Search code examples
boto3amazon-ecsamazon-efs

AWS EFS Mounting To ECS Fargate Task Fails Abruptly


I'm using Boto3 to run a task definition using Fargate and also mount an empty EFS system to it.

The SDK code:

def run_fargate_task(self):
    response = self.ecs.run_task(
        cluster='XXXXXXXX',
        count=1,
        enableECSManagedTags=True,
        launchType='FARGATE',
        networkConfiguration={
            'awsvpcConfiguration': {
                'securityGroups': [
                    'sg-XXXXXXXXXXXXXXXXX',
                ],
                'subnets': [
                    'subnet-XXXXXXXXXXXXXXXXX',
                    'subnet-XXXXXXXXXXXXXXXXX',
                ],
                'assignPublicIp': 'ENABLED'
            }
        },
        taskDefinition='XXXXX:1'
    )

When I run the run_fargate_task() function it succeeds most of the time with this response metadata:

"ResponseMetadata": {
    "RequestId": "XXXXXXXX-XXXX-XXXX-XXXX-XXXXXXXXXXXX",
    "HTTPStatusCode": 200,
    "HTTPHeaders": {
        "x-amzn-requestid": "XXXXXXXX-XXXX-XXXX-XXXX-XXXXXXXXXXXX",
        "content-type": "application/x-amz-json-1.1",
        "content-length": "1297",
        "date": "Fri, 11 Jun 2021 14:34:46 GMT",
    },
    "RetryAttempts": 0,
},

But sometimes I get this error:

ResourceInitializationError: failed to invoke EFS utils commands to set up EFS volumes: stderr: Failed to resolve "fs-XXXXXX.efs.us-east-2.amazonaws.com" - check that your file system ID is correct.
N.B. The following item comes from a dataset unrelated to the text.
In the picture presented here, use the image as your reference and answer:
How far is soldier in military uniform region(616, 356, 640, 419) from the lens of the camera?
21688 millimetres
I'm sure the EFS system ID is correct since it sometimes succeeds without any change to the code. Also, I'm sure my security group's inbound rule is set for EFS with port 2049.

Also, I made sure I'm not running multiple tasks with the same EFS system ID.

Even after stopping the task (when it runs successfully) and waiting a few minutes (hoping the EFS system is not held by the old task) the problem still persists.


Solution

  • You have specified 2 subnets for fargate. Does your EFS filesystem contain a mount point for both AZs/subnets?

    As @jordanm commented above this was my problem indeed.